I disagree that PS being an English game has anything to do with the question whether it should support international characters. Just take a look at anything Tolkien wrote - many of the names require accents or tremas and gain a lot of their sense of wonder from that - Húrin, Lúthien, Udûn, and Oromë are simply different from Hurin, Luthien, Udun, and Orome.
So, while accented characters may be less important for normal chat, it's really a pity that they aren't practical in names.

For background information on what umlauts are and how they are used, see http://en.wikipedia.org/wiki/Umlaut_%28diacritic%29 .

Elvors Amenoras commented on 06.05.2008 21:27

Re the ^ sign: I specifically mentioned it as working in my original message, so "kitty emotes" can be typed.

Elvors Amenoras commented on 06.05.2008 21:31

I just prepared a text file with äöüÄÖÜß in it and loaded it into a book.
äöüÄÖÜ unsurprisingly display as blanks, ß surprisingly displays as ß.
All of äöüÄÖÜß are counted as two characters when stepping through with the cursor, indicating PS is not aware of multibyte character sets (this is consistent for "no Unicode support").

So it seems that there are several aspects, all related to handling multibyte characters:
1. The Linux client of PS filters or does not get multibyte keyboard input (at least on an UTF8-configured Ubuntu like mine).
2. The Windows client does not filter (at least on German Windows - likely from what Michael says but unconfirmed; this might be because Windows is using a single-byte character set for text input in Western locales).
3. The font used in Linux does not have äöüÄÖÜ, or it uses a different encoding than Unicode. It happens to display a Unicode ß as a ß.

Project Manager
Lanarel commented on 07.05.2008 00:00

Marking new, as this is a feature request. Whether ß or ö should be possible in PS is upto the devs. I think talking German in tells is not a problem at all, so having these characters may make sense. In the meantime I suggest just to use ss and oe instead.

nobody special commented on 18.06.2008 19:00

What happens if you set <fontname> in ../PlaneShift/data/prefs.xml to a unicode font?

Caarrie commented on 18.06.2008 19:04

the server does not support it so it would have to be updated as well as i understand or more of the client.

Elvors Amenoras commented on 19.06.2008 18:55

As far as I can tell from a user perspective, it's a server issue.

1) Clients need to associate keyboard input with code points, and to make sure that each code point gets displayed as the same glyph across Windows, Linux, and OS X.
Since the mechanisms differ across platforms, this needs to be done in client code.
I don't know whether CS is Unicode-aware though.
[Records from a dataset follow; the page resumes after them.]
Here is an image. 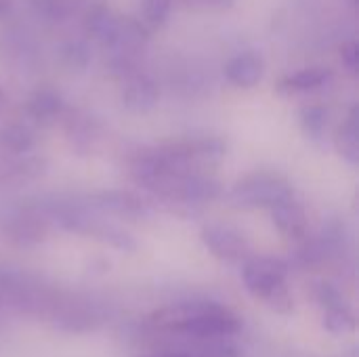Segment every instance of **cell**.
Segmentation results:
<instances>
[{
	"mask_svg": "<svg viewBox=\"0 0 359 357\" xmlns=\"http://www.w3.org/2000/svg\"><path fill=\"white\" fill-rule=\"evenodd\" d=\"M316 301L322 305V309H328V307L347 303V299L341 295V290L334 288V286L328 284V282H320V284L316 286Z\"/></svg>",
	"mask_w": 359,
	"mask_h": 357,
	"instance_id": "24",
	"label": "cell"
},
{
	"mask_svg": "<svg viewBox=\"0 0 359 357\" xmlns=\"http://www.w3.org/2000/svg\"><path fill=\"white\" fill-rule=\"evenodd\" d=\"M34 133L25 124H6L0 128V147L19 156L29 154L34 149Z\"/></svg>",
	"mask_w": 359,
	"mask_h": 357,
	"instance_id": "18",
	"label": "cell"
},
{
	"mask_svg": "<svg viewBox=\"0 0 359 357\" xmlns=\"http://www.w3.org/2000/svg\"><path fill=\"white\" fill-rule=\"evenodd\" d=\"M13 8V0H0V19L6 17Z\"/></svg>",
	"mask_w": 359,
	"mask_h": 357,
	"instance_id": "27",
	"label": "cell"
},
{
	"mask_svg": "<svg viewBox=\"0 0 359 357\" xmlns=\"http://www.w3.org/2000/svg\"><path fill=\"white\" fill-rule=\"evenodd\" d=\"M65 130H67V137L72 139V143H74V147H76L78 151H88V149L93 147L95 130H93L90 118L74 116V118H69Z\"/></svg>",
	"mask_w": 359,
	"mask_h": 357,
	"instance_id": "21",
	"label": "cell"
},
{
	"mask_svg": "<svg viewBox=\"0 0 359 357\" xmlns=\"http://www.w3.org/2000/svg\"><path fill=\"white\" fill-rule=\"evenodd\" d=\"M63 112V99L61 95L50 88V86H40L36 88L27 101H25V114L34 120V122H40V124H48L53 122L55 118H59Z\"/></svg>",
	"mask_w": 359,
	"mask_h": 357,
	"instance_id": "13",
	"label": "cell"
},
{
	"mask_svg": "<svg viewBox=\"0 0 359 357\" xmlns=\"http://www.w3.org/2000/svg\"><path fill=\"white\" fill-rule=\"evenodd\" d=\"M6 101H8V97H6L4 88H2V84H0V114H2V112H4V107H6Z\"/></svg>",
	"mask_w": 359,
	"mask_h": 357,
	"instance_id": "28",
	"label": "cell"
},
{
	"mask_svg": "<svg viewBox=\"0 0 359 357\" xmlns=\"http://www.w3.org/2000/svg\"><path fill=\"white\" fill-rule=\"evenodd\" d=\"M202 244L225 263H244L250 257V244L246 236L227 223H208L200 231Z\"/></svg>",
	"mask_w": 359,
	"mask_h": 357,
	"instance_id": "6",
	"label": "cell"
},
{
	"mask_svg": "<svg viewBox=\"0 0 359 357\" xmlns=\"http://www.w3.org/2000/svg\"><path fill=\"white\" fill-rule=\"evenodd\" d=\"M292 196H294V187L288 179L276 173L257 170L242 177L227 194V200L236 208L252 210V208H271L273 204Z\"/></svg>",
	"mask_w": 359,
	"mask_h": 357,
	"instance_id": "2",
	"label": "cell"
},
{
	"mask_svg": "<svg viewBox=\"0 0 359 357\" xmlns=\"http://www.w3.org/2000/svg\"><path fill=\"white\" fill-rule=\"evenodd\" d=\"M240 318L227 307L212 301H194L189 318L179 326L177 335H187L198 341L206 339H227L240 332Z\"/></svg>",
	"mask_w": 359,
	"mask_h": 357,
	"instance_id": "4",
	"label": "cell"
},
{
	"mask_svg": "<svg viewBox=\"0 0 359 357\" xmlns=\"http://www.w3.org/2000/svg\"><path fill=\"white\" fill-rule=\"evenodd\" d=\"M265 74V61L255 50H244L233 55L225 63V78L238 88H252L261 82Z\"/></svg>",
	"mask_w": 359,
	"mask_h": 357,
	"instance_id": "11",
	"label": "cell"
},
{
	"mask_svg": "<svg viewBox=\"0 0 359 357\" xmlns=\"http://www.w3.org/2000/svg\"><path fill=\"white\" fill-rule=\"evenodd\" d=\"M29 6L40 19L48 23H61L74 11L72 0H29Z\"/></svg>",
	"mask_w": 359,
	"mask_h": 357,
	"instance_id": "20",
	"label": "cell"
},
{
	"mask_svg": "<svg viewBox=\"0 0 359 357\" xmlns=\"http://www.w3.org/2000/svg\"><path fill=\"white\" fill-rule=\"evenodd\" d=\"M122 105L133 114H147L158 105L160 88L156 80L143 72H130L122 84Z\"/></svg>",
	"mask_w": 359,
	"mask_h": 357,
	"instance_id": "8",
	"label": "cell"
},
{
	"mask_svg": "<svg viewBox=\"0 0 359 357\" xmlns=\"http://www.w3.org/2000/svg\"><path fill=\"white\" fill-rule=\"evenodd\" d=\"M189 149H191V158L196 168H212L219 166L225 158V143L219 137H204V139H196L189 141Z\"/></svg>",
	"mask_w": 359,
	"mask_h": 357,
	"instance_id": "16",
	"label": "cell"
},
{
	"mask_svg": "<svg viewBox=\"0 0 359 357\" xmlns=\"http://www.w3.org/2000/svg\"><path fill=\"white\" fill-rule=\"evenodd\" d=\"M286 276L288 265L276 257H248L242 269L246 290L280 316H290L294 311V299L286 286Z\"/></svg>",
	"mask_w": 359,
	"mask_h": 357,
	"instance_id": "1",
	"label": "cell"
},
{
	"mask_svg": "<svg viewBox=\"0 0 359 357\" xmlns=\"http://www.w3.org/2000/svg\"><path fill=\"white\" fill-rule=\"evenodd\" d=\"M93 206L109 213L118 219H126V221H141L149 215L147 204L141 200V196H137L135 191L128 189H105V191H97L90 196Z\"/></svg>",
	"mask_w": 359,
	"mask_h": 357,
	"instance_id": "7",
	"label": "cell"
},
{
	"mask_svg": "<svg viewBox=\"0 0 359 357\" xmlns=\"http://www.w3.org/2000/svg\"><path fill=\"white\" fill-rule=\"evenodd\" d=\"M332 80V72L328 67H303L294 74H288L280 80L278 90L280 93H309V90H318L322 86H326Z\"/></svg>",
	"mask_w": 359,
	"mask_h": 357,
	"instance_id": "14",
	"label": "cell"
},
{
	"mask_svg": "<svg viewBox=\"0 0 359 357\" xmlns=\"http://www.w3.org/2000/svg\"><path fill=\"white\" fill-rule=\"evenodd\" d=\"M271 221L278 227V231L288 240H305L309 231V219L303 208V204L297 202V198H286L269 208Z\"/></svg>",
	"mask_w": 359,
	"mask_h": 357,
	"instance_id": "9",
	"label": "cell"
},
{
	"mask_svg": "<svg viewBox=\"0 0 359 357\" xmlns=\"http://www.w3.org/2000/svg\"><path fill=\"white\" fill-rule=\"evenodd\" d=\"M90 55H88V46L82 40H69L67 44H63L61 48V61L69 67V69H84L88 63Z\"/></svg>",
	"mask_w": 359,
	"mask_h": 357,
	"instance_id": "22",
	"label": "cell"
},
{
	"mask_svg": "<svg viewBox=\"0 0 359 357\" xmlns=\"http://www.w3.org/2000/svg\"><path fill=\"white\" fill-rule=\"evenodd\" d=\"M53 326L61 332L84 335L101 326V318L88 305L82 303H59L53 311Z\"/></svg>",
	"mask_w": 359,
	"mask_h": 357,
	"instance_id": "10",
	"label": "cell"
},
{
	"mask_svg": "<svg viewBox=\"0 0 359 357\" xmlns=\"http://www.w3.org/2000/svg\"><path fill=\"white\" fill-rule=\"evenodd\" d=\"M185 8L198 11V13H223L233 6L236 0H181Z\"/></svg>",
	"mask_w": 359,
	"mask_h": 357,
	"instance_id": "25",
	"label": "cell"
},
{
	"mask_svg": "<svg viewBox=\"0 0 359 357\" xmlns=\"http://www.w3.org/2000/svg\"><path fill=\"white\" fill-rule=\"evenodd\" d=\"M145 357H156V356H145Z\"/></svg>",
	"mask_w": 359,
	"mask_h": 357,
	"instance_id": "30",
	"label": "cell"
},
{
	"mask_svg": "<svg viewBox=\"0 0 359 357\" xmlns=\"http://www.w3.org/2000/svg\"><path fill=\"white\" fill-rule=\"evenodd\" d=\"M324 328L334 335V337H343V335H349L355 330L358 322H355V314L351 309L349 303H343V305H334V307H328L324 309Z\"/></svg>",
	"mask_w": 359,
	"mask_h": 357,
	"instance_id": "19",
	"label": "cell"
},
{
	"mask_svg": "<svg viewBox=\"0 0 359 357\" xmlns=\"http://www.w3.org/2000/svg\"><path fill=\"white\" fill-rule=\"evenodd\" d=\"M341 61L345 65V69L355 76L359 69V44L358 42H347L341 46Z\"/></svg>",
	"mask_w": 359,
	"mask_h": 357,
	"instance_id": "26",
	"label": "cell"
},
{
	"mask_svg": "<svg viewBox=\"0 0 359 357\" xmlns=\"http://www.w3.org/2000/svg\"><path fill=\"white\" fill-rule=\"evenodd\" d=\"M84 34L95 40L101 46H109L114 36H116V27H118V15L103 2H95L86 8L84 13Z\"/></svg>",
	"mask_w": 359,
	"mask_h": 357,
	"instance_id": "12",
	"label": "cell"
},
{
	"mask_svg": "<svg viewBox=\"0 0 359 357\" xmlns=\"http://www.w3.org/2000/svg\"><path fill=\"white\" fill-rule=\"evenodd\" d=\"M170 8H172V0H143V17L154 27L166 23Z\"/></svg>",
	"mask_w": 359,
	"mask_h": 357,
	"instance_id": "23",
	"label": "cell"
},
{
	"mask_svg": "<svg viewBox=\"0 0 359 357\" xmlns=\"http://www.w3.org/2000/svg\"><path fill=\"white\" fill-rule=\"evenodd\" d=\"M160 357H198V356H189V353H170V356H160Z\"/></svg>",
	"mask_w": 359,
	"mask_h": 357,
	"instance_id": "29",
	"label": "cell"
},
{
	"mask_svg": "<svg viewBox=\"0 0 359 357\" xmlns=\"http://www.w3.org/2000/svg\"><path fill=\"white\" fill-rule=\"evenodd\" d=\"M301 126L311 143L318 147H326L328 133V112L322 105H305L301 107Z\"/></svg>",
	"mask_w": 359,
	"mask_h": 357,
	"instance_id": "17",
	"label": "cell"
},
{
	"mask_svg": "<svg viewBox=\"0 0 359 357\" xmlns=\"http://www.w3.org/2000/svg\"><path fill=\"white\" fill-rule=\"evenodd\" d=\"M50 219L65 231L95 238L116 250H122V252L137 250V242L128 231H124L118 225H111L107 221H101L78 206H59L50 213Z\"/></svg>",
	"mask_w": 359,
	"mask_h": 357,
	"instance_id": "3",
	"label": "cell"
},
{
	"mask_svg": "<svg viewBox=\"0 0 359 357\" xmlns=\"http://www.w3.org/2000/svg\"><path fill=\"white\" fill-rule=\"evenodd\" d=\"M48 223V213L36 206H21L2 221V234L17 248H34L46 240Z\"/></svg>",
	"mask_w": 359,
	"mask_h": 357,
	"instance_id": "5",
	"label": "cell"
},
{
	"mask_svg": "<svg viewBox=\"0 0 359 357\" xmlns=\"http://www.w3.org/2000/svg\"><path fill=\"white\" fill-rule=\"evenodd\" d=\"M337 149L343 160H347L351 166L359 164V112L358 107H351L349 116L341 124L337 133Z\"/></svg>",
	"mask_w": 359,
	"mask_h": 357,
	"instance_id": "15",
	"label": "cell"
}]
</instances>
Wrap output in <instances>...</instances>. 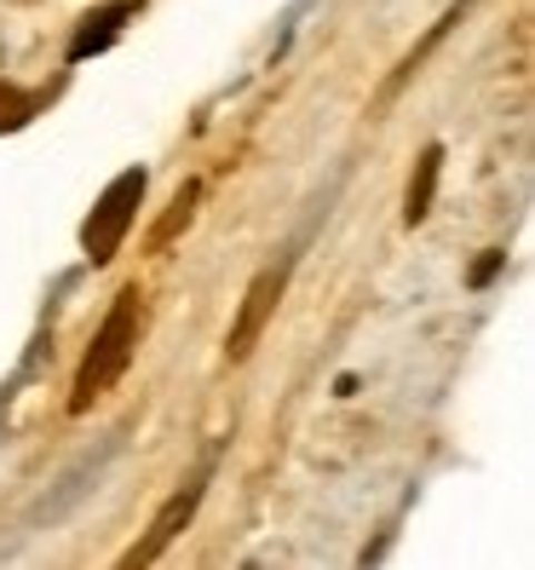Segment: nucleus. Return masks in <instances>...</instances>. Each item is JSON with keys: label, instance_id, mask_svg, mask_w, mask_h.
Listing matches in <instances>:
<instances>
[{"label": "nucleus", "instance_id": "obj_8", "mask_svg": "<svg viewBox=\"0 0 535 570\" xmlns=\"http://www.w3.org/2000/svg\"><path fill=\"white\" fill-rule=\"evenodd\" d=\"M449 23H460V7H455V12H449V18H444V23H438V29H432V41H438V36H444V29H449ZM432 41H426V47H432ZM415 63H420V52H409V63H404V70H397V76H392V81H386V92H380V110H386V105H392V92H397V87H404V81H409V76H415Z\"/></svg>", "mask_w": 535, "mask_h": 570}, {"label": "nucleus", "instance_id": "obj_2", "mask_svg": "<svg viewBox=\"0 0 535 570\" xmlns=\"http://www.w3.org/2000/svg\"><path fill=\"white\" fill-rule=\"evenodd\" d=\"M139 196H145V167H127V174H116L110 190L98 196L92 219L81 225V248H87L92 265H110V259L121 254V237H127V225H132Z\"/></svg>", "mask_w": 535, "mask_h": 570}, {"label": "nucleus", "instance_id": "obj_4", "mask_svg": "<svg viewBox=\"0 0 535 570\" xmlns=\"http://www.w3.org/2000/svg\"><path fill=\"white\" fill-rule=\"evenodd\" d=\"M283 283H288L283 265H271V272H259V277L248 283L242 306H237V323H230V341H225V357H230V363H242V357L259 346V334H265V323H271L277 299H283Z\"/></svg>", "mask_w": 535, "mask_h": 570}, {"label": "nucleus", "instance_id": "obj_1", "mask_svg": "<svg viewBox=\"0 0 535 570\" xmlns=\"http://www.w3.org/2000/svg\"><path fill=\"white\" fill-rule=\"evenodd\" d=\"M132 346H139V288H121L116 306H110V317H105V328L92 334V352H87L81 368H76V386H70V410H76V415H87L98 397H105V392L127 375Z\"/></svg>", "mask_w": 535, "mask_h": 570}, {"label": "nucleus", "instance_id": "obj_7", "mask_svg": "<svg viewBox=\"0 0 535 570\" xmlns=\"http://www.w3.org/2000/svg\"><path fill=\"white\" fill-rule=\"evenodd\" d=\"M29 116H36V98L0 81V132H18V127H23Z\"/></svg>", "mask_w": 535, "mask_h": 570}, {"label": "nucleus", "instance_id": "obj_3", "mask_svg": "<svg viewBox=\"0 0 535 570\" xmlns=\"http://www.w3.org/2000/svg\"><path fill=\"white\" fill-rule=\"evenodd\" d=\"M202 495H208V473H196V479H190L185 490H174V495L161 501V513L150 519L145 542H132L121 564H127V570H132V564H156V559H161L167 548H174V535H179V530H185V524L196 519V508H202Z\"/></svg>", "mask_w": 535, "mask_h": 570}, {"label": "nucleus", "instance_id": "obj_9", "mask_svg": "<svg viewBox=\"0 0 535 570\" xmlns=\"http://www.w3.org/2000/svg\"><path fill=\"white\" fill-rule=\"evenodd\" d=\"M501 259H507V254H489V259H478V265H473V283H489V277L501 272Z\"/></svg>", "mask_w": 535, "mask_h": 570}, {"label": "nucleus", "instance_id": "obj_5", "mask_svg": "<svg viewBox=\"0 0 535 570\" xmlns=\"http://www.w3.org/2000/svg\"><path fill=\"white\" fill-rule=\"evenodd\" d=\"M438 174H444V145H426L415 174H409V190H404V225H420L432 214V196H438Z\"/></svg>", "mask_w": 535, "mask_h": 570}, {"label": "nucleus", "instance_id": "obj_6", "mask_svg": "<svg viewBox=\"0 0 535 570\" xmlns=\"http://www.w3.org/2000/svg\"><path fill=\"white\" fill-rule=\"evenodd\" d=\"M190 214H196V185H179V196L167 203V214L156 219V230H150V248H167L179 237V230L190 225Z\"/></svg>", "mask_w": 535, "mask_h": 570}]
</instances>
If not, extending it for Unicode support may be a lot of work.

2) The server just accepts byte streams from clients (when somebody types a message or writes to a book), and sends them to clients (when the client wants to display a message or a book's content).
As long as the server does not look into or manipulate the contents of the messages, it should be largely unaffected.
(I think it removes swear words though. Unchecking "filter swear words" has no effect for me.)

@Bilbous: It's possible that the glyphs would display correctly. Still, the edit window for books will choke because it does not know that deleting a character may require deleting one, two, or three bytes. In other words, you can create invalid Unicode sequences when editing, which may mean the client might display "funnily" or even get a buffer overflow.
So it might look better to try that, but it would create bugs.